Exercise description:
Pick out the lines below that contain the string "Backdoor" and copy them all.

(Dataset excerpts)

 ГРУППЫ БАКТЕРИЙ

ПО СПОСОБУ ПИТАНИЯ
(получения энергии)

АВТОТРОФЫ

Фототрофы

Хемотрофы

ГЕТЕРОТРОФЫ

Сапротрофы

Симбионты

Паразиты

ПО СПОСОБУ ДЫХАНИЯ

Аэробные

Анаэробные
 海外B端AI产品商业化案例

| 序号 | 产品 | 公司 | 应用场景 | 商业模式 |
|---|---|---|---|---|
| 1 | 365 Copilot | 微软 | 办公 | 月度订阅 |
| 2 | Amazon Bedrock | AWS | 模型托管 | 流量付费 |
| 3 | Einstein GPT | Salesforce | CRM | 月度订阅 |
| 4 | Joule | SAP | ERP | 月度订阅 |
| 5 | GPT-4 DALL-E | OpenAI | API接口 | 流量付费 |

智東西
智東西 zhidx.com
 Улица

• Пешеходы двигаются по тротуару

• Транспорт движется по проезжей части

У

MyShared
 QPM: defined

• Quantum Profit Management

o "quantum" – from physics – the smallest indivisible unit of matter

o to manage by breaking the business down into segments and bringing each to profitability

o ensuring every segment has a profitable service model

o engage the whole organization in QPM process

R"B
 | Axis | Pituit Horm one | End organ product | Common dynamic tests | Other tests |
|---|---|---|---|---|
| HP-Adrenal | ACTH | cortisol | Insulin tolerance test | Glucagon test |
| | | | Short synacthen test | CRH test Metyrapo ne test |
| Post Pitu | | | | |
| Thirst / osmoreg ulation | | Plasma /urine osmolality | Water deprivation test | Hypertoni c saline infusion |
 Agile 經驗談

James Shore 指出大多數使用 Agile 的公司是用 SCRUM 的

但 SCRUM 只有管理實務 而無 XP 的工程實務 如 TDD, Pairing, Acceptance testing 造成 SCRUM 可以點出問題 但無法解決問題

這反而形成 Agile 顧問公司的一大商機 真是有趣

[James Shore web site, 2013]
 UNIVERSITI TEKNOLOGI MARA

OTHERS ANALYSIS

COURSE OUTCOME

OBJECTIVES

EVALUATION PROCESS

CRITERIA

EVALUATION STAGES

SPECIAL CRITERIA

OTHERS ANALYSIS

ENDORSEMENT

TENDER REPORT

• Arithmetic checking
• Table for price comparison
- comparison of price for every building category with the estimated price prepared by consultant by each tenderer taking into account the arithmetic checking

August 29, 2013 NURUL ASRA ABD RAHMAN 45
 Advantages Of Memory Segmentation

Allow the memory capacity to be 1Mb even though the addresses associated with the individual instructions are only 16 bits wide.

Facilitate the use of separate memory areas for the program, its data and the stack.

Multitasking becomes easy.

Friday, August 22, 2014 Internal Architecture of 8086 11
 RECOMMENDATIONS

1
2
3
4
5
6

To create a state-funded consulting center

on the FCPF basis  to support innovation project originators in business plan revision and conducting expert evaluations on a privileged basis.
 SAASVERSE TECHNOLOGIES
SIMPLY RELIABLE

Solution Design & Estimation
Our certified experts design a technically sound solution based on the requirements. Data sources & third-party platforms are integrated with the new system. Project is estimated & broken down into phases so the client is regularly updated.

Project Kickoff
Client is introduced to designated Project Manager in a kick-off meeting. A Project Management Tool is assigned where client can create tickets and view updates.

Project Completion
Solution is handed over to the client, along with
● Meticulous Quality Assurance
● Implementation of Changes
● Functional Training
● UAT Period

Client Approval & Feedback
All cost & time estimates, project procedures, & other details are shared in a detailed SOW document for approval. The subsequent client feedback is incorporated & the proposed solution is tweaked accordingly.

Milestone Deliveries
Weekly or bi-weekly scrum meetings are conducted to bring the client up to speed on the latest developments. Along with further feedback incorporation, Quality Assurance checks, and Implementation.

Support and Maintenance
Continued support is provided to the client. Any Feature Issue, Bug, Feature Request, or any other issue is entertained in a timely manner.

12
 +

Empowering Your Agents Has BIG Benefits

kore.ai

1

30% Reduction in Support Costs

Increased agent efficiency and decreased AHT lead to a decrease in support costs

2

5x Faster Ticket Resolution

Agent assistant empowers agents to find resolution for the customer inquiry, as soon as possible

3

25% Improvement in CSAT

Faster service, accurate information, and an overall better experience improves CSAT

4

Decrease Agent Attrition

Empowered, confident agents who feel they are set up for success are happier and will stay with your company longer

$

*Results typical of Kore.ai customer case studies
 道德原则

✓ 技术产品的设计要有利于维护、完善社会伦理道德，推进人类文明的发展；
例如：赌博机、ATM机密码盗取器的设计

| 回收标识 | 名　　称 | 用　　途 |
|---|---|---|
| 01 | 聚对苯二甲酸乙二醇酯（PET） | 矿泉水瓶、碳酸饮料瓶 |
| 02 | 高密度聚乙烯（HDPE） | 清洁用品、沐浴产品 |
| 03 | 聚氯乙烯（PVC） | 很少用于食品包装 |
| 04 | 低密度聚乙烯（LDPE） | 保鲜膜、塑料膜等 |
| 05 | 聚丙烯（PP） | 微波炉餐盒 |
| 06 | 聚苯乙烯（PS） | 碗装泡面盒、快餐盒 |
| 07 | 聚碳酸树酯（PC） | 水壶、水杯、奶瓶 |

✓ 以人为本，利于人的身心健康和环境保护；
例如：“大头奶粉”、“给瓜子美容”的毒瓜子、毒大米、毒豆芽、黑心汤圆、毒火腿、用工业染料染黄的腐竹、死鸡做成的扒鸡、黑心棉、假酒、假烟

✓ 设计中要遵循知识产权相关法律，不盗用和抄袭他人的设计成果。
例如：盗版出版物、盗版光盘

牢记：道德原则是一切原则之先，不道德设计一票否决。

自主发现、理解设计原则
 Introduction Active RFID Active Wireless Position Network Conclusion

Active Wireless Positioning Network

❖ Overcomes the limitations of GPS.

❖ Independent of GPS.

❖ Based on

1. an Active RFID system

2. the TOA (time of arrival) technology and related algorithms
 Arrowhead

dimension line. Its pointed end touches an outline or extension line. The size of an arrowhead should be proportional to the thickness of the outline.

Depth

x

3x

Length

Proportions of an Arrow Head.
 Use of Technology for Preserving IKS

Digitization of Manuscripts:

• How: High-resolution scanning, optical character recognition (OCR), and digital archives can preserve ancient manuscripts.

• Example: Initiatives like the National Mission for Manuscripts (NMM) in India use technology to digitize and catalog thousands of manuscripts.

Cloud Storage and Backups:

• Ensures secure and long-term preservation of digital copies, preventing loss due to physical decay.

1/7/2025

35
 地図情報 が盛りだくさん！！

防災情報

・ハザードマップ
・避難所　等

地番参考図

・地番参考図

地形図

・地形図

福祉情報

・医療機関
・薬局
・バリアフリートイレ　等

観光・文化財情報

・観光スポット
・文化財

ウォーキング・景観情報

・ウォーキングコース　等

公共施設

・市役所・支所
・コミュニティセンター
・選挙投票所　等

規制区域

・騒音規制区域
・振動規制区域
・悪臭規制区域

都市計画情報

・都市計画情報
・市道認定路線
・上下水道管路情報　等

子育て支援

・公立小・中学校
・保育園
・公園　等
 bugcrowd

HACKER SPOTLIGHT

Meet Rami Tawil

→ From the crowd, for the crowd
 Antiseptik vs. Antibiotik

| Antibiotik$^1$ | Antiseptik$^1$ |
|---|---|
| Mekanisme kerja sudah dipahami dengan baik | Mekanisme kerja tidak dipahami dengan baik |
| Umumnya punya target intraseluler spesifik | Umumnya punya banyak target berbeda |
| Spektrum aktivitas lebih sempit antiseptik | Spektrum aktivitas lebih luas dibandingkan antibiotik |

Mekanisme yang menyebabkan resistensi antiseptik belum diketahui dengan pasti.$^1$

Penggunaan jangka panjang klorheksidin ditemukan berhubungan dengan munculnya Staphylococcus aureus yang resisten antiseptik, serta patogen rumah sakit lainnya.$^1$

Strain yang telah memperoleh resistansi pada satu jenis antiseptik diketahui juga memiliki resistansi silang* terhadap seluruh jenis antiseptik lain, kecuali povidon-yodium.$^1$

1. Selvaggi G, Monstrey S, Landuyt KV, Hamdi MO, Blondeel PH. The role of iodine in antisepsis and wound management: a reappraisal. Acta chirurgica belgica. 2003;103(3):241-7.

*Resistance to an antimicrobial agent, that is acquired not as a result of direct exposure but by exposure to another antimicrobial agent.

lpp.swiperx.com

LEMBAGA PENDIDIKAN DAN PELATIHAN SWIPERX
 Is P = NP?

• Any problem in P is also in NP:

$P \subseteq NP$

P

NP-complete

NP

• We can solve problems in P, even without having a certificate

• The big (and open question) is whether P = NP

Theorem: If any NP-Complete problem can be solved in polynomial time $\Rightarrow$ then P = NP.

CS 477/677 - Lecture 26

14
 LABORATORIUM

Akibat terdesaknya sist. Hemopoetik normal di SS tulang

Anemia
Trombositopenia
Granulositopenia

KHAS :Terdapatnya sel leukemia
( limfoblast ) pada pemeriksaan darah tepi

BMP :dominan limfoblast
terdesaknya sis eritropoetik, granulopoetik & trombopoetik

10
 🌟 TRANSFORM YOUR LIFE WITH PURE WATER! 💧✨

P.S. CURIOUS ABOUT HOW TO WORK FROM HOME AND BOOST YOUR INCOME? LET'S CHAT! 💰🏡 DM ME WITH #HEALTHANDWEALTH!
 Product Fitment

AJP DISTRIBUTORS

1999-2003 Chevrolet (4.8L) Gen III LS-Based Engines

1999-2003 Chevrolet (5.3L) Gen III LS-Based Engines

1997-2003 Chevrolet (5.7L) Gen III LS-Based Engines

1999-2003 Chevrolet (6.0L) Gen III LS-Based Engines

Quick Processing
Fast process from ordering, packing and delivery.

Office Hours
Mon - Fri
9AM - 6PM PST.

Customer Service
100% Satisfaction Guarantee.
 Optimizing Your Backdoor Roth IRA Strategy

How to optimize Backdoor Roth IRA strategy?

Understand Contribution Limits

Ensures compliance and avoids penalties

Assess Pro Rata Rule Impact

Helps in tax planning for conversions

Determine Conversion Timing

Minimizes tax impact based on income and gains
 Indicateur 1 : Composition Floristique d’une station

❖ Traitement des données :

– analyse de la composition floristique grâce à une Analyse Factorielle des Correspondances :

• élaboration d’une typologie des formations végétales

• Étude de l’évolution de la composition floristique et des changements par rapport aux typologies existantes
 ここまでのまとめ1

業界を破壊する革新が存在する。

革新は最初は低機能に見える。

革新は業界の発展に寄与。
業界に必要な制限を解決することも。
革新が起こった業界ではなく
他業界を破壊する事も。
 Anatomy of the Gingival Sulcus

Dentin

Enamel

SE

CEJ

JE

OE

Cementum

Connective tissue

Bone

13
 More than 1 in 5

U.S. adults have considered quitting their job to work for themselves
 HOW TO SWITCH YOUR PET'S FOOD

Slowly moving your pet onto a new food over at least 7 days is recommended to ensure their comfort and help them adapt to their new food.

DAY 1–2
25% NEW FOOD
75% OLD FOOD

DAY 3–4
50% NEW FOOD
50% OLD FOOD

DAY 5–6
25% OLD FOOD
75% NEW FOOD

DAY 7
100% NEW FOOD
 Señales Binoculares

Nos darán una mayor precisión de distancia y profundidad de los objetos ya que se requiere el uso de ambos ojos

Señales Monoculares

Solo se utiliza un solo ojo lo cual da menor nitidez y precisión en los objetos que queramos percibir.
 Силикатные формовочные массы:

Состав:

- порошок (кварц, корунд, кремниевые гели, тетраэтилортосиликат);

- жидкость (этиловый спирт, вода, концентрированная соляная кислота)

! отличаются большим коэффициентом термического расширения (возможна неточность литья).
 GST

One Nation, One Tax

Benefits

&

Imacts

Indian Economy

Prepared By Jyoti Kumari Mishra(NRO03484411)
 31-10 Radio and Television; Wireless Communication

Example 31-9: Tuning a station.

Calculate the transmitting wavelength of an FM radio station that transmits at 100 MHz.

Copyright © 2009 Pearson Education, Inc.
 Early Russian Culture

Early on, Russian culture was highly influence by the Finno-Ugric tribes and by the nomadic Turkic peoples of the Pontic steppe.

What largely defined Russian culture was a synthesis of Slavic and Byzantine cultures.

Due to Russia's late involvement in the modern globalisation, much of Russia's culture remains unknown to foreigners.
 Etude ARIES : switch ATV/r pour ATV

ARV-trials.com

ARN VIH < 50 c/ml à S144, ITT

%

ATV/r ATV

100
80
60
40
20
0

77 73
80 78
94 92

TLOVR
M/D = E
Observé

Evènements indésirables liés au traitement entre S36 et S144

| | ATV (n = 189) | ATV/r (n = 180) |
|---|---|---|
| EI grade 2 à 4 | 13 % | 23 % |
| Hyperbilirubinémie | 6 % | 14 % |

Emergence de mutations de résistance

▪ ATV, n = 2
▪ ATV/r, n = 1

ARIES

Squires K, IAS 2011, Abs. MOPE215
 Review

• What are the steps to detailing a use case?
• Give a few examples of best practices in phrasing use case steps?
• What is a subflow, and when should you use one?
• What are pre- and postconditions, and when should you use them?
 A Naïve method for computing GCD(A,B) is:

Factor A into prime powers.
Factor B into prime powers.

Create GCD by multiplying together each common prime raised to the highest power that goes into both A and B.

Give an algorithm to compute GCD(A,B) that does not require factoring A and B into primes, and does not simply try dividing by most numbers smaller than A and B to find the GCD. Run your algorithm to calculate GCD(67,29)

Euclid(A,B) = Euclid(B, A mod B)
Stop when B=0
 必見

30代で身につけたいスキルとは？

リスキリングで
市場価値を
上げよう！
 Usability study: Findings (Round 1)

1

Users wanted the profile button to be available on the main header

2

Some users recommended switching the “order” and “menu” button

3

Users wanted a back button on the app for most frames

Task answer:
 Optimizing Your Backdoor Roth IRA Strategy
How to optimize Backdoor Roth IRA strategy?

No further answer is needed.